Specific blood pressure management recommendations have been established for acute ischemic stroke patients being considered for thrombolysis therapy (Table 5.4) [1]. These recommendations include a gentle approach to bring the pressure below 185/110 mmHg to qualify for fibrinolytic therapy with intravenous rtPA. Once intravenous rtPA is administered, the blood pressure must be maintained below 180/105 mmHg to reduce the risk of intracerebral hemorrhage. Blood pressure control in the hyperacute stage may be performed by intravenous antihypertensive agents rather than with a single pill medication. It would be beneficial to use short-acting, titratable agents such as labetalol, nicardipine, and esmolol. In patients undergoing intra-arterial thrombectomy, blood pressure should be lowered to prevent reperfusion injury and hemorrhagic transformation. However, the proper range of blood pressure has not yet been determined.

Table 5.4 Blood pressure control in hyperacute stage

Hypotension should also be avoided because it may decrease cerebral perfusion pressure and increase cerebral edema. To maintain cerebral perfusion, head down, intravenous fluid, inotropic agents, and vasopressors can be used. Since hypotension after an ischemic stroke is rare, physicians should explore medical causes such as myocardial infarction, gastrointestinal bleeding, aortic dissection, and sepsis.

5.5 Blood Glucose

Hypoglycemia is uncommon during the hyperacute stage of ischemic stroke and it is likely to be associated with antidiabetic medications. Hypoglycemia may cause neurological symptoms, including stroke mimics and seizures. These symptoms may be reversible if the hypoglycemia is rapidly corrected. However, severe and prolonged hypoglycemia can result in permanent brain damage. Therefore, blood glucose should be measured as soon as possible in patients with acute ischemic stroke, and low glucose lower than 60 mg/dL should be corrected immediately with a dextrose solution (50% DW).

Hyperglycemia is common during acute ischemic stroke. This increase in blood glucose levels may be associated in part with a nonfasting state and in part to a stress reaction with impaired glucose metabolism. Although a cause and effect relationship could not be determined, many observational studies have found an association between admission hyperglycemia and worsened outcome of strokes [11]. Currently there is no clear target for blood glucose levels during an acute ischemic stroke. It is best to control blood glucose levels with subcutaneous insulin below 180 mg/dL in acute stroke patients. Physicians should monitor glucose to reduce hypoglycemic events that commonly occur after normal correction of hyperglycemia.

Conclusion

A predetermined system for rapid and precise assessment is essential in patients with acute ischemic strokes. The acute stroke teams should be able to perform their own tasks in a parallel manner with minimal delay (Table 5.5). Coordination of these stroke team members in the hyperacute stage may enable them to achieve the main goal of ischemic stroke treatment, which may reduce brain damage and improve outcome.

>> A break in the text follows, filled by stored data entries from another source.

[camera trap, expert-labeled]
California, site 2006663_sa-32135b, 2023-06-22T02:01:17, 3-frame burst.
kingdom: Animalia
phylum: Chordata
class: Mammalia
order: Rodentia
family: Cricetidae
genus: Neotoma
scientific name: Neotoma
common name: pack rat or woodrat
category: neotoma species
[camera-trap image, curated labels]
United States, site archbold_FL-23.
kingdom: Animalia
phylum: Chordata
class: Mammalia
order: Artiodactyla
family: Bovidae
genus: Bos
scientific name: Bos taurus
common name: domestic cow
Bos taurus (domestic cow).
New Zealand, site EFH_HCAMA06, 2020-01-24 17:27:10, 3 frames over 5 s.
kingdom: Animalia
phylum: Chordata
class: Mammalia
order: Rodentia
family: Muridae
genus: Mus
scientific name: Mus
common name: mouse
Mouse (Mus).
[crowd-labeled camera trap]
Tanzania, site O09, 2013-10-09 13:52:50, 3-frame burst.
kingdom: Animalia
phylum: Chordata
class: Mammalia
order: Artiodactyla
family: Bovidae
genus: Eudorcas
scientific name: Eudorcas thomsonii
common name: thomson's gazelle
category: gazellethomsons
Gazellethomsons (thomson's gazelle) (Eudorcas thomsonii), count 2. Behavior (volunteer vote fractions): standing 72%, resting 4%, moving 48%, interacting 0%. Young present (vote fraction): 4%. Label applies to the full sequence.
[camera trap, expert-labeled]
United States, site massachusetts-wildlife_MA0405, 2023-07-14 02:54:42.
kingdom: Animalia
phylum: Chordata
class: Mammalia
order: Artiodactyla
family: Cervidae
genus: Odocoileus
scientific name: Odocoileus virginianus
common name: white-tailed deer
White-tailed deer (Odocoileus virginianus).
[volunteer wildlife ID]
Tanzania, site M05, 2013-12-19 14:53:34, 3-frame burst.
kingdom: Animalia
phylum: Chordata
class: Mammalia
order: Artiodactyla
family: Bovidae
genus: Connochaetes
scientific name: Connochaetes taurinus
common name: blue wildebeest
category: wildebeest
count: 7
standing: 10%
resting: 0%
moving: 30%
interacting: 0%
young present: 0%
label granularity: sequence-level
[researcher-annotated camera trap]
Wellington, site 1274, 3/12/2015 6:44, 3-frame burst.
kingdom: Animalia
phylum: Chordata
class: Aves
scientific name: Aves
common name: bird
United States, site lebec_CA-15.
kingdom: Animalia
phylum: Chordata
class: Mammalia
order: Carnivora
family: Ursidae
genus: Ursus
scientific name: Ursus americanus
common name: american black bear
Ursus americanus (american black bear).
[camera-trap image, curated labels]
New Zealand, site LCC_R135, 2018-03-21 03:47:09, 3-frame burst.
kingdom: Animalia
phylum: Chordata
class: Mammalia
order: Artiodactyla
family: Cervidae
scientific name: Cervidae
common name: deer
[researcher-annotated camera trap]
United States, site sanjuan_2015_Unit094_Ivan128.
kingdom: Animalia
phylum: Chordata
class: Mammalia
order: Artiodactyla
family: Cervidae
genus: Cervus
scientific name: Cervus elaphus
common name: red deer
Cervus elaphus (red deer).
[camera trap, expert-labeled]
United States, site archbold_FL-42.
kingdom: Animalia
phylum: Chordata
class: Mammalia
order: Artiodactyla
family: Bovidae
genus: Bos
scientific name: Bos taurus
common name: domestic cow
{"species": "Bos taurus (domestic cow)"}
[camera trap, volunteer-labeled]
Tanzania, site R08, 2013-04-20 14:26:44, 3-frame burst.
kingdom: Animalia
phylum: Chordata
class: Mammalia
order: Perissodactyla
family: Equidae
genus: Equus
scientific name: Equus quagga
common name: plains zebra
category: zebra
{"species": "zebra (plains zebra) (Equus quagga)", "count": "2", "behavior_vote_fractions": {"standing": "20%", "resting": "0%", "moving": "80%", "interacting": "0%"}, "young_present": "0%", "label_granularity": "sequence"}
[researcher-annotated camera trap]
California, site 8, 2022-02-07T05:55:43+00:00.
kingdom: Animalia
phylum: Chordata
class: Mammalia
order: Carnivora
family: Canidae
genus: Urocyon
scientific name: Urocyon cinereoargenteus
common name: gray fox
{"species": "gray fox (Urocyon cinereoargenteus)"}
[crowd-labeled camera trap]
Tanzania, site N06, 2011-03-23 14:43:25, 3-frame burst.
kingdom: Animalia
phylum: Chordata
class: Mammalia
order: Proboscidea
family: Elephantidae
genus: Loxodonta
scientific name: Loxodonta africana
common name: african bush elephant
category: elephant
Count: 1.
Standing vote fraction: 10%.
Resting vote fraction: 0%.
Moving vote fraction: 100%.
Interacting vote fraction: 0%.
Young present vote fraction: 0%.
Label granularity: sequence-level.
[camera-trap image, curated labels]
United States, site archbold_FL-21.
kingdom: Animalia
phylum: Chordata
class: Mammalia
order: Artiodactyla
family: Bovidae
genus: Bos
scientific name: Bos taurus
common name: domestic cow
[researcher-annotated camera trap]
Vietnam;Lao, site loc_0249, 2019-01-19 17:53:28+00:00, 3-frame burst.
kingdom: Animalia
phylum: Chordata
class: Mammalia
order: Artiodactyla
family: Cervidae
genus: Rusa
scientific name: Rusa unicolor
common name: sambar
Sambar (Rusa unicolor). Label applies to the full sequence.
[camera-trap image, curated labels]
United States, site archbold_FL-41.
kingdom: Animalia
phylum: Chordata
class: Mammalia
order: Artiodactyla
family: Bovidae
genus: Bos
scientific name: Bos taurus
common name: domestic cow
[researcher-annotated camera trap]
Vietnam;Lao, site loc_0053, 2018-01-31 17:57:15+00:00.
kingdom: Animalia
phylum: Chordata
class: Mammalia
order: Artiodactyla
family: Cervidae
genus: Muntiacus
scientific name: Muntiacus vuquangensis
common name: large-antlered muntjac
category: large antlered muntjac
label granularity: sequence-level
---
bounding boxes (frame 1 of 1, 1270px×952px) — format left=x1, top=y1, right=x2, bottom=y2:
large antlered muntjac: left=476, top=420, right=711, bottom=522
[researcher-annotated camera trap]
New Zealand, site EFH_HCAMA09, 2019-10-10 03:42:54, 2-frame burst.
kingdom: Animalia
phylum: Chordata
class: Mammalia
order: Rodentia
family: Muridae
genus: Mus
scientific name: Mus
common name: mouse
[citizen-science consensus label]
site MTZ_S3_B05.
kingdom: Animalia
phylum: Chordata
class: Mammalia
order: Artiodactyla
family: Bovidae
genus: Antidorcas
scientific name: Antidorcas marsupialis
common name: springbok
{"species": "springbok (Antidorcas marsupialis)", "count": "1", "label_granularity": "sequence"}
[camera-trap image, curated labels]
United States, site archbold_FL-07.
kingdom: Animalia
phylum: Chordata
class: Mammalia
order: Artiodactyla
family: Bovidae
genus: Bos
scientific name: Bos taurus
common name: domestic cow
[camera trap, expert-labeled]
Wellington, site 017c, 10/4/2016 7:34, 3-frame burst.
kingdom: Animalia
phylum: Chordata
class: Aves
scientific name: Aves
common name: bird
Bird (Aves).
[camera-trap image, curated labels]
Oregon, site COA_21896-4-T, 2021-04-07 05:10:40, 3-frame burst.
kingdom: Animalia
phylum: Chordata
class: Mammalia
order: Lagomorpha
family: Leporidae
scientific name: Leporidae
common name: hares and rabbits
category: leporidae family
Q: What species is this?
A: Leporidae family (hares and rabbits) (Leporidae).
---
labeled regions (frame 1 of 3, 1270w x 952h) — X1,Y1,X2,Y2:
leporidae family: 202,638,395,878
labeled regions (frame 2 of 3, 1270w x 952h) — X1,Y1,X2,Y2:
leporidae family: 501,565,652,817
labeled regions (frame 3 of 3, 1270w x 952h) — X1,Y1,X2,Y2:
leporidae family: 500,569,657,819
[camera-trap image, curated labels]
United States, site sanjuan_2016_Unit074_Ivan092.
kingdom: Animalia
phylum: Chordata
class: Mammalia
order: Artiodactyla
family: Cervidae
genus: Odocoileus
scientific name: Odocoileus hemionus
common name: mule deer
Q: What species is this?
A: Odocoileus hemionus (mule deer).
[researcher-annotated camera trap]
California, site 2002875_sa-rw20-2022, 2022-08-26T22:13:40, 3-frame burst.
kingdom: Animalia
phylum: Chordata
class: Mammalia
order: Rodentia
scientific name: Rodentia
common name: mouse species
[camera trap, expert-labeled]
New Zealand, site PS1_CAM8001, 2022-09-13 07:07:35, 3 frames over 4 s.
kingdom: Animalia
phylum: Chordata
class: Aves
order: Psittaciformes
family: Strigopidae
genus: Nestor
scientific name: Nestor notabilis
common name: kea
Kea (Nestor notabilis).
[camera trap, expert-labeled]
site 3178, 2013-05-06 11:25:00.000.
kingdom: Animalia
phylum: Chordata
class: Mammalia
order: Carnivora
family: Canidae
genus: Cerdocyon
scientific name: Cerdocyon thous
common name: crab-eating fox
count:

Table 5.5 Time schedule of each member of stroke team after emergency department arrival

Suggestions from Clinical Practice Guidelines

For initial evaluation of acute stroke patients, a stroke rating scale such as the National Institutes of Health Stroke Scale (NIHSS) needs to be used. Several laboratory tests including hematologic, coagulation, and biochemistry tests are helpful for emergency care, but blood glucose should be immediately analyzed using a fingertip glucose test. Hypoglycemia (blood glucose level <60 mg/dL) should be normalized by bolus injection of high-dose dextrose solution. Blood pressure is generally observed without control if not reaching 220/120 mmHg. However, if the patient is eligible for intravenous fibrinolysis, the blood pressure should be lowered slowly to <185/110 mmHg. Brain imaging is indispensable for stroke diagnosis in emergency setting. Non-enhanced brain computed tomography should be performed for initial and differential diagnosis of stroke.